▸ Problem
Dürüstlük kuralı üzerine olan metinde "Dürüstlük kuralları kişilerin" ile "koşullara uyarlanmasında kullanılır." arasındaki bölümü, bu iki ifade de dahil olmak üzere aynen tekrarlayın.

▸ Makale
──────────

Medeni Hukuk 1 Dersi 2. Ünite Özet
Dürüstlük Kuralı, İyiniyet, İspat Yükü, Resmi Sicil Ve Senetler
- Özet
Dürüstlük Kuralı
TMK. m. 2/I’e göre, “Herkes, haklarını kullanırken ve borçlarını yerine getirirken dürüstlük kurallarına uymak zorundadır”. Bu kurala göre kişiler haklarını kullanırken ve borçlarını yerine getirirken “normal ve makul” davranmalı, orta zekâya sahip bir kişinin toplumda sergileyeceği davranışları sergilemelidir. Örneğin, mülkiyet hakkına sahip olan bir kişi, bu hakkını yasanın çizdiği sınırlar dâhilinde kullanmalı, başka bir kimsenin haklarını ihlal anlamına gelecek kullanmalardan kaçınmalıdır.
Dürüstlük kuralları kişilerin haklarını kullanmak ve borçlarını yerine getirmek gibi durumların yanı sıra özellikle soyut kanunların somut olaylarda yorumlanmasında; hukukî işlemlerin yapılması ve yorumlanmasında, diğer bir deyişle taraf iradelerinin açıkça ifade edilmesinde; hukuki işlemdeki boşlukların tamamlanması, başka işlemlere dönüştürülmesi ve yeni koşullara uyarlanmasında kullanılır.

──────────

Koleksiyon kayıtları
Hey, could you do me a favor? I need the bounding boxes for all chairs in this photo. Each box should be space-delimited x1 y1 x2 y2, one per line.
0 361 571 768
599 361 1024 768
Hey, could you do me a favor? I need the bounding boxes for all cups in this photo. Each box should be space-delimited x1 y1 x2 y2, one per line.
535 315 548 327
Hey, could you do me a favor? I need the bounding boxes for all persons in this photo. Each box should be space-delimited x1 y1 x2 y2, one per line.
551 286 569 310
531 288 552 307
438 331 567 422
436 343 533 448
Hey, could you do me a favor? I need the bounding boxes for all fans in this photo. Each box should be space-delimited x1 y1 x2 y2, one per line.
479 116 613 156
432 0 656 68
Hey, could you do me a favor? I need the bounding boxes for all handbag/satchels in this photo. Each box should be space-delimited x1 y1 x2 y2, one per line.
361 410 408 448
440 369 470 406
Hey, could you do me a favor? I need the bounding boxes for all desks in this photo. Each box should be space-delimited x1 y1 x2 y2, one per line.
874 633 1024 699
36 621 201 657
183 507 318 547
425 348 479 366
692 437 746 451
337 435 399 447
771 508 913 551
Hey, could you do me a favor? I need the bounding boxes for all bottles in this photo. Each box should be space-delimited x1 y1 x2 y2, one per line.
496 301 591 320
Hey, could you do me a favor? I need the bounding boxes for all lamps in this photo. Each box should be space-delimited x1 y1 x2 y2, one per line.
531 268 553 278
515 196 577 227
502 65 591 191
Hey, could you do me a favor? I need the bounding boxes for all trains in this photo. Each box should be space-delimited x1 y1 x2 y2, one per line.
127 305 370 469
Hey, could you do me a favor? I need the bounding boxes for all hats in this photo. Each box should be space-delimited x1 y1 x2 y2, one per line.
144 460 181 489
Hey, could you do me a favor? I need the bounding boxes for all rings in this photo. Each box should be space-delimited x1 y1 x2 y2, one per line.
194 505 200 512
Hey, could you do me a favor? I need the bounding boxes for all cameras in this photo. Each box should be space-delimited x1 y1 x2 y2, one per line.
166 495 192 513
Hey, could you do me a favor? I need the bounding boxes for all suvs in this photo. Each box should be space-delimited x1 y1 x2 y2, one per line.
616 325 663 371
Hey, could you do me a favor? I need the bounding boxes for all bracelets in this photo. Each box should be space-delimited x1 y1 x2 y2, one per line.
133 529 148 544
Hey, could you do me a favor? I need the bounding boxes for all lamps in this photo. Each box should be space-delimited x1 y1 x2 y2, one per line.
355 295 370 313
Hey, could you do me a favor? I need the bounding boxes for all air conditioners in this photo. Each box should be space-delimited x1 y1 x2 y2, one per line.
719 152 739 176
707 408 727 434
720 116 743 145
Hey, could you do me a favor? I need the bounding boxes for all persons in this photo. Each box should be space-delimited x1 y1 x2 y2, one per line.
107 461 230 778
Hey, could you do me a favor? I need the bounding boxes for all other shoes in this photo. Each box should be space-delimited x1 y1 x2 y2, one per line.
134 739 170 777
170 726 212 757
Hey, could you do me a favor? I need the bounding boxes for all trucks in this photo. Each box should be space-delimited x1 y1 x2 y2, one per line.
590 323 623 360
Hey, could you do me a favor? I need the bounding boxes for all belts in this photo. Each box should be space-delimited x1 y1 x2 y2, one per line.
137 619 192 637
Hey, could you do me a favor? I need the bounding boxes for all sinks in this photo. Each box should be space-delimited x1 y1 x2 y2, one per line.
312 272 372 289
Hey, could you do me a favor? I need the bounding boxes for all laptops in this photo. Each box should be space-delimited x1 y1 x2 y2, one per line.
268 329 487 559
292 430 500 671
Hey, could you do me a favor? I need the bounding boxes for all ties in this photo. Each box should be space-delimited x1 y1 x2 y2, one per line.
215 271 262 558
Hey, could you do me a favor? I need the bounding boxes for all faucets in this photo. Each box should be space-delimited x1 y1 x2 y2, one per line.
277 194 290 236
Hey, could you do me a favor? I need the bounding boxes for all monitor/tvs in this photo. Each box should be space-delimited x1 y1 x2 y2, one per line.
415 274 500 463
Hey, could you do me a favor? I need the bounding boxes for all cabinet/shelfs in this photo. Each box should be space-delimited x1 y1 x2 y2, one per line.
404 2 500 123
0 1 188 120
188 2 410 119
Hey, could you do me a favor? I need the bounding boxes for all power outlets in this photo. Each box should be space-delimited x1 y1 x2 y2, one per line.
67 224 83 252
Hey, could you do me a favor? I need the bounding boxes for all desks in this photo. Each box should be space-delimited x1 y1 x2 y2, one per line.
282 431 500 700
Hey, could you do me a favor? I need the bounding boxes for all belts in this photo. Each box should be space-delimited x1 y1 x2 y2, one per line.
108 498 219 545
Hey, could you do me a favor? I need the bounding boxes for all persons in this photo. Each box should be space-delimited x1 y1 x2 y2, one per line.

──────────

▸ Cevap
Dürüstlük kuralları kişilerin haklarını kullanmak ve borçlarını yerine getirmek gibi durumların yanı sıra özellikle soyut kanunların somut olaylarda yorumlanmasında; hukukî işlemlerin yapılması ve yorumlanmasında, diğer bir deyişle taraf iradelerinin açıkça ifade edilmesinde; hukuki işlemdeki boşlukların tamamlanması, başka işlemlere dönüştürülmesi ve yeni koşullara uyarlanmasında kullanılır.